** Start of Records supplied **

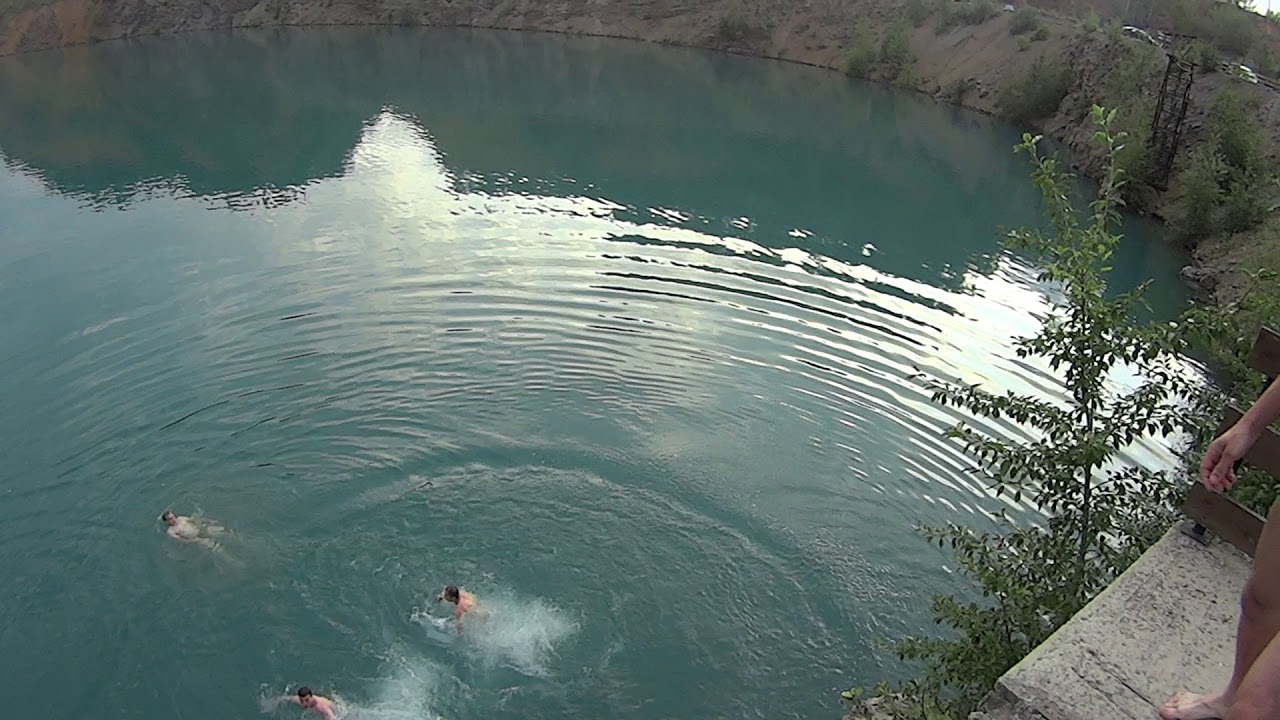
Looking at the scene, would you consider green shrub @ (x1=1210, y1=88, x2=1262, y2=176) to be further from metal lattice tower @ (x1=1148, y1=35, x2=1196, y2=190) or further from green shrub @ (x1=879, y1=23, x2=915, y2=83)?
green shrub @ (x1=879, y1=23, x2=915, y2=83)

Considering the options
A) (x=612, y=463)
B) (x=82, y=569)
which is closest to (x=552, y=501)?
(x=612, y=463)

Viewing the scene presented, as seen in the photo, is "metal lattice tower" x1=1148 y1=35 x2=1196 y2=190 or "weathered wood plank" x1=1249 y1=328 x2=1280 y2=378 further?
"metal lattice tower" x1=1148 y1=35 x2=1196 y2=190

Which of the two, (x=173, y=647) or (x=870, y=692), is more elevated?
(x=870, y=692)

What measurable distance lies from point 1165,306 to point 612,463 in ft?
63.4

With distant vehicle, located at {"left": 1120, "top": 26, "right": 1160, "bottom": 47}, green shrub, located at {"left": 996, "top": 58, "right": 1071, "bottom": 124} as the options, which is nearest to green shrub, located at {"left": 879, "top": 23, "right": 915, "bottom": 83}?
green shrub, located at {"left": 996, "top": 58, "right": 1071, "bottom": 124}

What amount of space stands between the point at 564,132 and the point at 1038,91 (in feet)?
88.8

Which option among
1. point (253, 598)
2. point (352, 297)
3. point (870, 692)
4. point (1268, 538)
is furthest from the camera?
point (352, 297)

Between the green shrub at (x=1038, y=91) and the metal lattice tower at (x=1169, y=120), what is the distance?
403 inches

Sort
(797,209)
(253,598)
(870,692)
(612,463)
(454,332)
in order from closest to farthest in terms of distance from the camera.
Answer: (870,692) → (253,598) → (612,463) → (454,332) → (797,209)

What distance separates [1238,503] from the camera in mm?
6305

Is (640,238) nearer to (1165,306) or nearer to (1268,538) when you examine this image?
(1165,306)

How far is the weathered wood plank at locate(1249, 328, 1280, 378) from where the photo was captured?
231 inches

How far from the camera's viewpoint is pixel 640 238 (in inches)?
1102

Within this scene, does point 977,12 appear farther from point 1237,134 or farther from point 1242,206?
point 1242,206
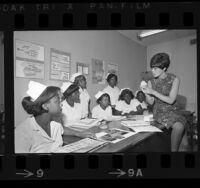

** End of Records supplied **

__Stated task__.
Pick out every line of the records that contains the string "left" and copy each one in full.

__Correct output__.
With distant vehicle, located at {"left": 1120, "top": 26, "right": 1160, "bottom": 47}, green shrub, located at {"left": 996, "top": 58, "right": 1071, "bottom": 124} as the options, which is nearest to green shrub, located at {"left": 879, "top": 23, "right": 915, "bottom": 83}?
green shrub, located at {"left": 996, "top": 58, "right": 1071, "bottom": 124}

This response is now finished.